Compiti proposti |
1. Rispondi in base al brano su Sanguineti:
(a) In quali mesi erano usciti gli articoli precedenti?
(b) In che anno l'autore si iscrisse all'Università di Genova?
(c) In quale via si tenevano le lezioni?
2. Estrai alla lettera dal brano su Sanguineti il passo che va da "la mia tessitura" fino a "critica, all’aneddotica personale." compreso.

Brano selezionato |
────────
Tre saggi minimi: retrospettiva su Edoardo Sanguineti a cura di Paolo Gera – 3.
3- MA FINALMENTE ANARCHIA COME COMPLICAZIONE RADICALE:
Edoardo Sanguineti e “Laborintus”.
Questo articolo segue i precedenti pubblicati nel numero di maggio e luglio. Ho deciso di parlare della poetica di Sanguineti attraverso un percorso a ritroso, dagli anni del nuovo millennio all’esordio di “Laborintus”, negli anni Cinquanta del Novecento. In questa puntata conclusiva le origini.
la mia tessitura delle idee
la mia impaginazione per mezzo della complicazione
la mia complicazione e idea come ossessione
pensiero come limitazione
ordine come limitazione come negazione ordine come semplificazione pensiero
come implicazione o deduzione o previsione complicazione
come affermazione sperimentale nuova relazione melmosa the exudation
of a mild sexuality ratio seu causa dari debet cur existit
dialogo tecnico come tecnica del dialogo complicazione
come descendant in Infernum viventes
ma finalmente anarchia come complicazione radicale
(da ”Laborintus, sez. 6.)
Per comprendere l’impatto che “Laborintus” ha avuto sulla poesia italiana, ricorrerò ancora, come prevede il piano di questi articoli che mischiano in maniera volutamente sfacciata dati biografici e analisi critica, all’aneddotica personale.
Mi iscrissi all’Università di Genova nel 1978, scegliendo come già raccontato, la Facoltà di Lettere e i corsi di Edoardo Sanguineti. Li scelsi soprattutto perché ero un giovane scrittore e l’avanguardia esercitava un fascino irresistibile sui miei propositi, anche se le buone intenzioni non potevano nascondere il velleitarismo delle mie scarse conoscenze. Tanto per dire, la parola d’ordine, tra noi studenti che ce la tiravamo da neoavanguardisti, era il primo verso della prima sezione di “Laborintus”. Molti, probabilmente, non erano andati oltre nella lettura, già il senso di questo verso iniziale ci sembrava oscuro, ma la sua composizione risultava così irresistibilmente moderna e sprezzante! Giuro che prima di affrontare la giornata accademica e di iniziare le lezioni in via Balbi, accompagnato da un sorriso superiormente ironico, era proprio quello il saluto che ci si scambiava: “composte terre in strutturali complessioni sono Palus Putredinis”. Si amava, anche se un po’ leggermente, e ci si schierava. “Ah, que le temps vienne, où les coeurs s’éprennent”, ed era giusto che con estrema passione, anche se non ben strutturati esteticamente, i giovani poeti di allora parteggiassero.
────────
Righe dei dati |

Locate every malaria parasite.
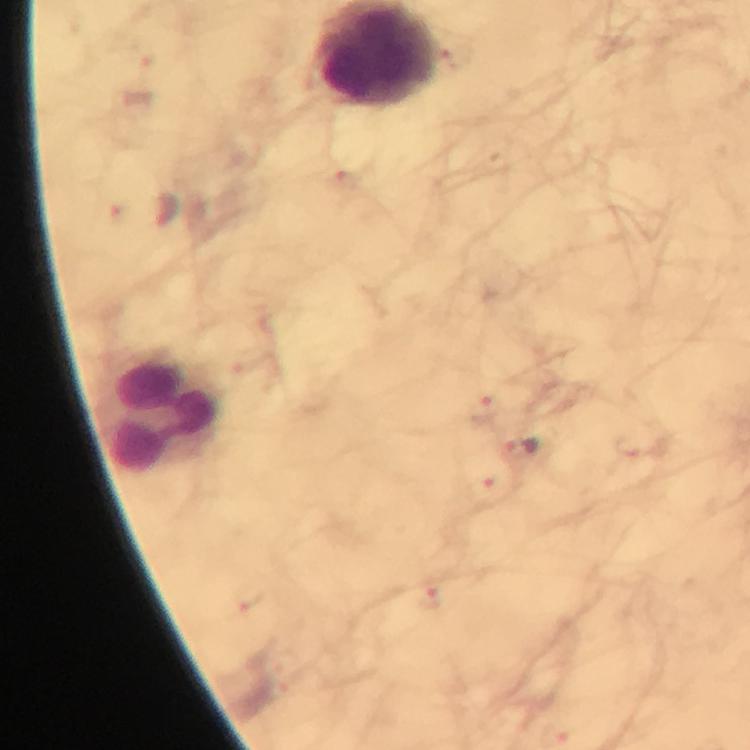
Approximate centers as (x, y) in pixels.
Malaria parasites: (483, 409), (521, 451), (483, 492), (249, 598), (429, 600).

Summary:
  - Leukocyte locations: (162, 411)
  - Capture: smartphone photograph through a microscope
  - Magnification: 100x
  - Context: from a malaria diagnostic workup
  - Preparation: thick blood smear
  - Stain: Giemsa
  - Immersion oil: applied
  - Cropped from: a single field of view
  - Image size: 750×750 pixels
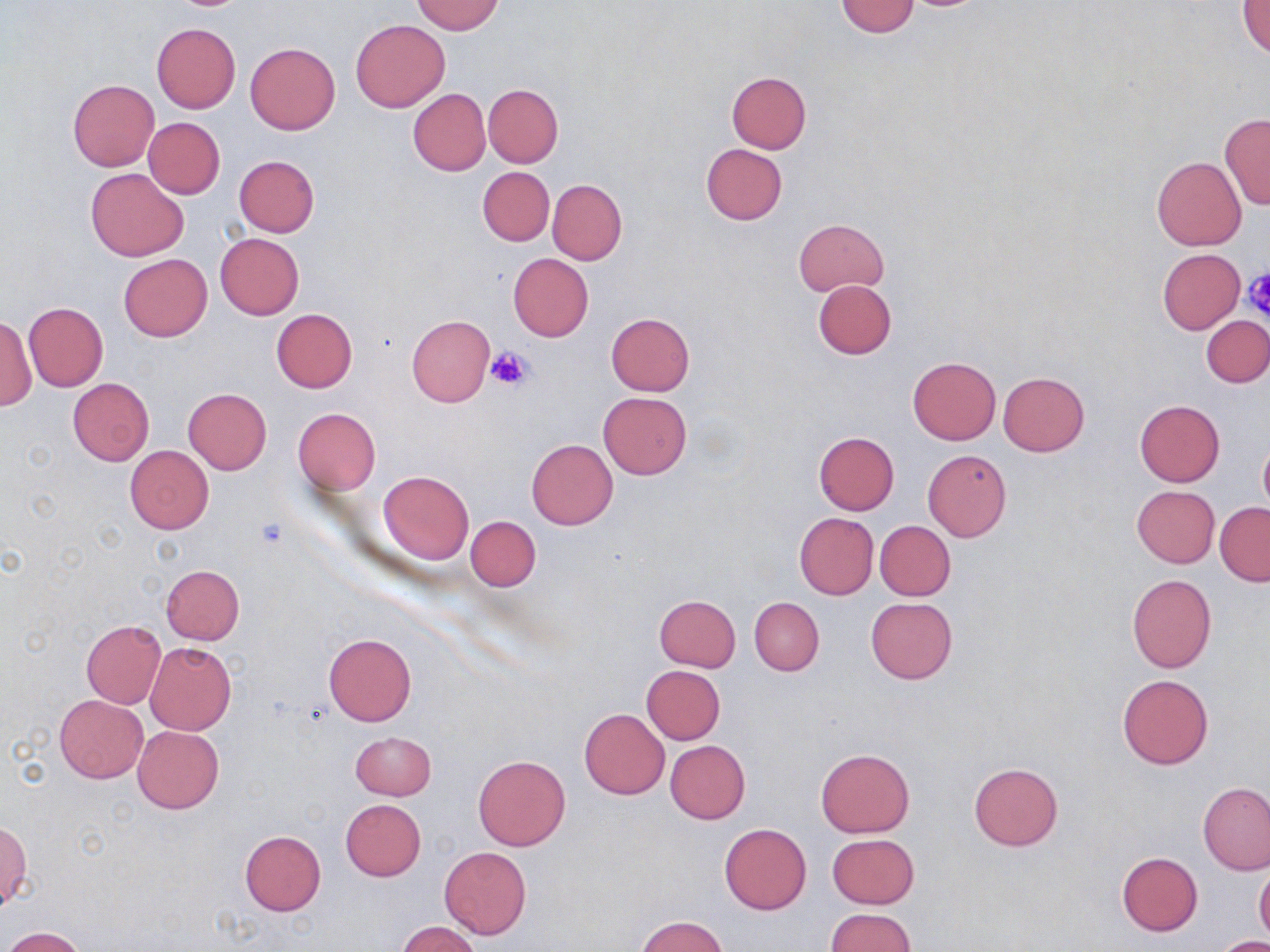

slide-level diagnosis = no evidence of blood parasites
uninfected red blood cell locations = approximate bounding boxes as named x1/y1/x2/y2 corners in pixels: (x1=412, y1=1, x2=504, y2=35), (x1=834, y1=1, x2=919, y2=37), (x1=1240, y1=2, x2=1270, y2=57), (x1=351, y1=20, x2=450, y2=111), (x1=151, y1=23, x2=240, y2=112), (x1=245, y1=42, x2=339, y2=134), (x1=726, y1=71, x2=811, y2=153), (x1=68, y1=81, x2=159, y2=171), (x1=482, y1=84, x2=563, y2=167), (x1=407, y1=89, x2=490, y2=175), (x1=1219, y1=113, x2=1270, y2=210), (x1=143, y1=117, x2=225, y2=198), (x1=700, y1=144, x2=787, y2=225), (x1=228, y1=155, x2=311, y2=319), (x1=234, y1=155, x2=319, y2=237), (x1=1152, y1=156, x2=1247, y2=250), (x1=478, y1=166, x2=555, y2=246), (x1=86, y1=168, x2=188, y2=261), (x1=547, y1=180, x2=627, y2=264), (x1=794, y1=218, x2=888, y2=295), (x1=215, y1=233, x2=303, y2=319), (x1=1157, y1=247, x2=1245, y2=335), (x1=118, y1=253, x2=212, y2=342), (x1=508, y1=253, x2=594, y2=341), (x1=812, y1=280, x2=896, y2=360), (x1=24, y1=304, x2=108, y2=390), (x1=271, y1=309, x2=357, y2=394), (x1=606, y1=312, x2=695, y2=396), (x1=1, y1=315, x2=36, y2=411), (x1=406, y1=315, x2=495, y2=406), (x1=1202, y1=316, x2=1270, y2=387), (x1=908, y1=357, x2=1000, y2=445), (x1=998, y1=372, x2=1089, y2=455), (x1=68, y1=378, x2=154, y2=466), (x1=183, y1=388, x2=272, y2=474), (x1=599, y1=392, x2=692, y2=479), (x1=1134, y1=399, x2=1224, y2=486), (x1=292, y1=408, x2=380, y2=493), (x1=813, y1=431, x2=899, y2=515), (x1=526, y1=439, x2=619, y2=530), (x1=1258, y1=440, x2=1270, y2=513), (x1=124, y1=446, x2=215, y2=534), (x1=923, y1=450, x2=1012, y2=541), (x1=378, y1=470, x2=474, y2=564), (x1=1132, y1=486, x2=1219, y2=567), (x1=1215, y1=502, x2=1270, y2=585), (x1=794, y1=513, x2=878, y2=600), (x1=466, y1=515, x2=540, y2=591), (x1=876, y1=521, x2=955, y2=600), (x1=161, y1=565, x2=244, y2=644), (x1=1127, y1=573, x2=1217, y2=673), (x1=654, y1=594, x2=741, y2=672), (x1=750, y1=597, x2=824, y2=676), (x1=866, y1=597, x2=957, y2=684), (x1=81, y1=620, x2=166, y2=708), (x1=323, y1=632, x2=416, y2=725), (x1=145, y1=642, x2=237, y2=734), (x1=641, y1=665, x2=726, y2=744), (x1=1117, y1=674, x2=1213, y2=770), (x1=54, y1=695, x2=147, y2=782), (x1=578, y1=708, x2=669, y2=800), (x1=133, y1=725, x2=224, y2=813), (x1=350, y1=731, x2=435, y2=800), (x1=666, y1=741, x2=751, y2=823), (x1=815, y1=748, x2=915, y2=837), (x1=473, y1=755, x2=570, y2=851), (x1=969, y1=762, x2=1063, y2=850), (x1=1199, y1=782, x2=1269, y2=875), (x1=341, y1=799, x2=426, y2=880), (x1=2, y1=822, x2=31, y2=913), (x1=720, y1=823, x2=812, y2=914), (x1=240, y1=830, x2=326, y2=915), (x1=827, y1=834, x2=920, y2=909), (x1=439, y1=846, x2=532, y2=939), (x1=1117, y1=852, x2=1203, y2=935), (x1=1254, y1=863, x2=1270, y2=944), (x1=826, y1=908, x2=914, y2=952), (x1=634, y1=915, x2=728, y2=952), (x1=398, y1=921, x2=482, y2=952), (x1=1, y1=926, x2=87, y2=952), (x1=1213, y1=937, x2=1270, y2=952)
────────
Risultati attesi |
1.
(a) A maggio e a luglio.
(b) Nel 1978.
(c) In via Balbi.

2.
la mia tessitura delle idee
la mia impaginazione per mezzo della complicazione
la mia complicazione e idea come ossessione
pensiero come limitazione
ordine come limitazione come negazione ordine come semplificazione pensiero
come implicazione o deduzione o previsione complicazione
come affermazione sperimentale nuova relazione melmosa the exudation
of a mild sexuality ratio seu causa dari debet cur existit
dialogo tecnico come tecnica del dialogo complicazione
come descendant in Infernum viventes
ma finalmente anarchia come complicazione radicale
(da ”Laborintus, sez. 6.)
Per comprendere l’impatto che “Laborintus” ha avuto sulla poesia italiana, ricorrerò ancora, come prevede il piano di questi articoli che mischiano in maniera volutamente sfacciata dati biografici e analisi critica, all’aneddotica personale.